Caren (at 9:22) - I agree that it is disappointing that the Amherst schools for years have used a curriculum in math that has not been shown to be effective. Although that study was done on the first version of Investigations (and we are now using the second version), I have yet to see any research that reveals the second version is effective ... and the choice to adopt the second version was made without any review of alternative curricula (this choice was made in 2007).

Tom G - I believe there is a broad summary of the curriculum frameworks for the Amherst schools on the website. The issue is that not all teachers are teaching those frameworks (and it is very hard to find out how much people are doing similar versus different things in each building/classroom). Again, I think the superintendent is working hard on this, as are the elementary school principals (remember, three of the four principals are in only their 2nd year).

Abbie - good question! Two things here. First, WW actually didn't make AYP last year ... nor did Fort River. So, kids can't transfer to either of those schools (only MM) since those schools weren't sufficiently better. Second, even when families can opt out, it is a limited number of spaces, so this shouldn't be a giant issue (e.g., there are building capacities). Obviously the hope is that all schools will perform better (and for all kids) and hence this issue won't continue as it has this year.

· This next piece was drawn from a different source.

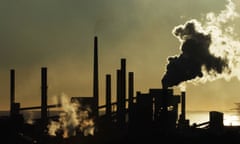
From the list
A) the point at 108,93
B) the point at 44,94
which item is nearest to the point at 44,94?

Anonymous 2:18 - I was on the Math Curriculum Council for several years, and I can tell you that members of this committee were not consulted at all before the decision was made to adopt the 2nd version of Investigations. My strong understanding is that NO committee conducted any review of any math curricula prior to adopting the new verison of Investigations. On the positive side, a committee (of teachers) did review different middle school math curricula, and chose a rigorous and empirically-tested curricula (Impact), which is now adopted in 6th to 8th grade (that occurred in 2008). I hope such a review can now occur at the elementary school level (this is in fact one of the district's goals for the superintendent).